▸ **PAGE**
-- Start --
Duncan's strengths are on stunning display once again: her strong, feminist characters and unique but believeable cultures. The latter was a bit slow off the ground--the story takes place in deep, empty space rather than overcrowded earth--but when it comes...wow!

There's a little less urgency in the opening chapters, though that should come as no surprise to those who read the previous book. We catch up with Miyole about ten years after we left her in Salvage, having grown up in privilege she could never have imagined on the Gyre. Yes, she stands out--maybe a bit more than expected, given the amount of cultural mixing going on in other parts of the universe, but kudos to Duncan for showing us how race and gender can still be treated as serious issues that still need addressing (unlike certain sci-fi reboots that strip down representation of both because we're all *equal* now, so why bother with the *effort* of adding diversity?). Even more kudos for tying those issues into a real culture instead of inventing an alien race of white people who are a *metaphor* for racism.

While Miyole's situation is less tense up front--simply because embarking on her adventure is actually a conscious choice, unlike Ava's whirlwind rush to escape certain death. What Sound's opening lacks in action, though, it more than makes up for in the end. I was about four chapters from the end when I reached my stop on the subway today and I was seriously tempted to grab a private call room and just finish it so I wouldn't be in agony all day.

That, friends, is a good book. Because let's face it, this is a young adult book. It's highly unlikely that a character we've been following since the beginning is going to die--but I was still almost literally on my toes (on the R train, no less!) as the plot came to a head.

One word of note that very few other people will care about: there's a bit more romance in Sound than in Salvage, simply because the love interest is actually present. That does mean that we see more human interactions: this is no super-unhealthy Twilight story, perfect soulmate tale, or fable of absence and pining. Miyole's relationship with Cassia progresses slowly because they both have other things on their mind--and they talk about this fact rather than ignoring it, which means they avoid some of the most cliched misunderstandings. This and both characters' complexity (as well as the refreshing relief of a non-heterosexual relationship) made the romance bearable for this curmudgeonly (demisexual) crocodile. In the past I've felt like I had to seek out those authors who write only about homosexual relationships to get any front-and-center diversity, though this was often at the expense of a story about something other than sex and sexuality...so while it's not surprising to see that Duncan writes both hetero and homo superbly, it's an extra nice treat to see an author with characters who aren't straight at front-and-center without making the whole story about the fact that they aren't straight.
-- End --
▸ **Collected data**
-- Start --
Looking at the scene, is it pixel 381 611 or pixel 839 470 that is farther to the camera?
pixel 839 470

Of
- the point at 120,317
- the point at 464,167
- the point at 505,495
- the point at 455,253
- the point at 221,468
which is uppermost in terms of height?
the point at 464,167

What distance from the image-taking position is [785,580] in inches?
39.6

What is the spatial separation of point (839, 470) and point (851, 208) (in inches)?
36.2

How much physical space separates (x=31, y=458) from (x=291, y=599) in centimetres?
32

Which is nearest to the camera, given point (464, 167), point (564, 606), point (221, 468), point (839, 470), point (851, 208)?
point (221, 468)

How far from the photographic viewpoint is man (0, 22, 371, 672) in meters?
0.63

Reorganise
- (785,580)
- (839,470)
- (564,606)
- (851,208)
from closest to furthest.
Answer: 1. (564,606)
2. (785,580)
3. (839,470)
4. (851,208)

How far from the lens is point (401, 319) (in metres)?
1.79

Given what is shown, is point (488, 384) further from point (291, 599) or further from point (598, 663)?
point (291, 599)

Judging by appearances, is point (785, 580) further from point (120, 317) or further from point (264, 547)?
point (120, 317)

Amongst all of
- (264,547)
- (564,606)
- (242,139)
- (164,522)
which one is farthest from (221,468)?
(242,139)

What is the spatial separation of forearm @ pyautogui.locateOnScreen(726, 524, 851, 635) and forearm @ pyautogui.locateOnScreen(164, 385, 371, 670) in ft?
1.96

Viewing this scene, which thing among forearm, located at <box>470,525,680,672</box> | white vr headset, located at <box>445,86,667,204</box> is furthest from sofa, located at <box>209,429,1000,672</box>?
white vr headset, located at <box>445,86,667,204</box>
-- End --
-- Start --
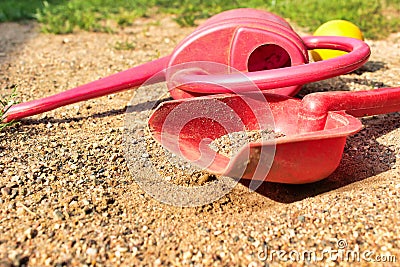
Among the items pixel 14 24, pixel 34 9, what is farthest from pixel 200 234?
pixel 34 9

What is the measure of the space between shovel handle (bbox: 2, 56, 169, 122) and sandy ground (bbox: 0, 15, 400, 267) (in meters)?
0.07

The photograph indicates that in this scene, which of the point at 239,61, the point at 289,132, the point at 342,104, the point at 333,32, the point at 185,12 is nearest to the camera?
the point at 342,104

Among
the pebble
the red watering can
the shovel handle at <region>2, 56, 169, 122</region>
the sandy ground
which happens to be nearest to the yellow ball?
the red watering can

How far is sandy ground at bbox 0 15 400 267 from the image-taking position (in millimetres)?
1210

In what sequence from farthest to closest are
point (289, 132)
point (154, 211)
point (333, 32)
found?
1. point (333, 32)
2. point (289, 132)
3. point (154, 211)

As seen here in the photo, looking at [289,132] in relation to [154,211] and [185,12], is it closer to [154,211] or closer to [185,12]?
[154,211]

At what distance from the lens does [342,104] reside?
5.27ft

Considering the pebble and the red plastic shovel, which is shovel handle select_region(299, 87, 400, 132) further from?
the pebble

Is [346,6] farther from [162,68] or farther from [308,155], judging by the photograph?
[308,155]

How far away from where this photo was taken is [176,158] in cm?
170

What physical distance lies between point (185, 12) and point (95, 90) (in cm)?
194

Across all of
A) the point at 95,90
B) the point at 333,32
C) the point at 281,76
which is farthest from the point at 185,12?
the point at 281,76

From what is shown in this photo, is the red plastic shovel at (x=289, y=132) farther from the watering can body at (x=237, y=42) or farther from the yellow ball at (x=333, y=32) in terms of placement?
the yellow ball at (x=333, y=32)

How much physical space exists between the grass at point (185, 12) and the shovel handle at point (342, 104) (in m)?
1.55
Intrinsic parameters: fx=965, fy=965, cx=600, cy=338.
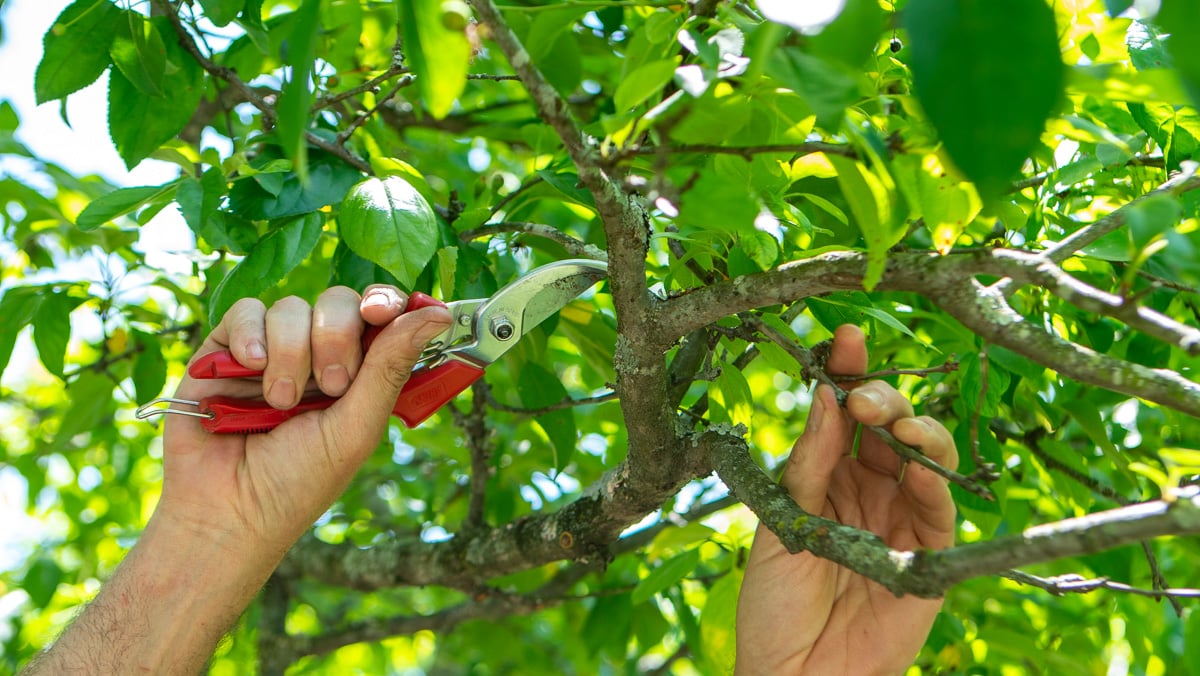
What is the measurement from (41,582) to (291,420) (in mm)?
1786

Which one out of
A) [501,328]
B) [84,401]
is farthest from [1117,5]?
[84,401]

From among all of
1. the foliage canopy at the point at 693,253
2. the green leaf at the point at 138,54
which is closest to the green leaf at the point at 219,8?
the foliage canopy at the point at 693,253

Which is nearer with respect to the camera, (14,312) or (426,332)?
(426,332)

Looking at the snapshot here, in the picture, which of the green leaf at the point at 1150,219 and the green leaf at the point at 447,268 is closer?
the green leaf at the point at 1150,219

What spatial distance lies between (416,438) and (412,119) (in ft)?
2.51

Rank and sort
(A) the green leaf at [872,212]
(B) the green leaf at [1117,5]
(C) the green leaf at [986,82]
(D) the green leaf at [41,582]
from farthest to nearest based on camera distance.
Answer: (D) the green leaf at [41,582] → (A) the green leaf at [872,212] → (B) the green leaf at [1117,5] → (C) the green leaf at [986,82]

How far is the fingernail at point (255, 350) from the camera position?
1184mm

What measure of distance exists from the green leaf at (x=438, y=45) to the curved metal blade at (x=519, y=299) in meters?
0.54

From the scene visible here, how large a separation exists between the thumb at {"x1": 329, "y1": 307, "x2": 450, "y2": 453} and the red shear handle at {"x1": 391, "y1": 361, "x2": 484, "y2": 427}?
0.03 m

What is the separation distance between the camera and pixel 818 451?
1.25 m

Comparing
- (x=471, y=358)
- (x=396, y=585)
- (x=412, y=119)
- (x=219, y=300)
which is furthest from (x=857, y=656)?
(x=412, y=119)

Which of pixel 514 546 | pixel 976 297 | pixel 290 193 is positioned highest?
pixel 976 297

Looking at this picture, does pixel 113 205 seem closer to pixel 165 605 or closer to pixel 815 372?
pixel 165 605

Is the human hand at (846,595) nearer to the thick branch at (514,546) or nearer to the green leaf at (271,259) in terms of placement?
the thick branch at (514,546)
-- End --
▸ **REQUIREMENT 1**
Shorten the paragraph of the book review that begins "There's a little less urgency in the opening chapters" and keep its main facts.
▸ **REQUIREMENT 2**
Extend the book review from the point where it stops.

▸ **EXPECTED OUTPUT 1**
The opening chapters are less urgent, which won't surprise readers of the previous book. The story rejoins Miyole about ten years after Salvage, now raised in a privilege she could never have imagined on the Gyre. She stands out, perhaps more than expected given the cultural mixing elsewhere in the universe. Still, Duncan earns praise for treating race and gender as serious issues that still need addressing, unlike some sci-fi reboots that strip out representation. She earns even more for tying those issues to a real culture rather than inventing an alien race of white people as a metaphor for racism.

▸ **EXPECTED OUTPUT 2**
Funny, isn't it, how easily Duncan shows us how race and sexual orientation can still be important parts of a character without stripping that character of any other defining characteristics or story arcs. It's almost like...like characters can reflect real life! Gasp! Is that legal in fiction? (Heavy sarcasm for that whole paragraph.)

On a completely unrelated topic:

1) I desperately want to see a bioengineered deep space vessel. I have this image of a drifting blue-black seashell, but that doesn't really do it justice. I always thought about what it would be like to live in a shell, when I was a little girl--Duncan makes it sound even more delightful than I would have expected.

2) How in heck has no one snatched up the movie rights? These books are so cinematic! On the other hand, thank goodness no one's bought the movie rights--you know they'd whitewash as many of the roles as possible. Rubio definitely would succumb. Probably the Enceladans as well.

Last note: Once again, what is with the cover? I mean, props for actually showing a young black woman, but her jeans and zippered down jacket are way too obviously contemporary to feel very space-y. At least she's better than the limp, helpless figure on the front of Salvage. Still, I feel like the planet and the ice would have been enough.

On to the Quote Roundup!

p. 188 - "Apex. Isn't that one of those company-states?"
This gave me the willies, mostly because I can definitely see that happening. As companies get bigger and conglomerates start running out of rivals to merge with, what will they turn to next? Why not a city? A state? A country? It's all too easy for me to imagine that happening in the future.

p. 228 - "It took balls, is all."
Rubio wins the "most un-feminist comment in the otherwise feminist book" award. "Guts," Rubio--think gender neutral/universal! And yet on the same page...
"[As you get older] you start seeing so much wrong everywhere you go, and you know you can't fix all of it, so you start to think you can't fix any of it."
Rubio perfectly voices a major part of my crippling apathy and depression. To be honest, I'd be lying if I said I felt anything when I read that. It was more like, I read it and I recognized it. I don't often do that, for all I read and like so many books.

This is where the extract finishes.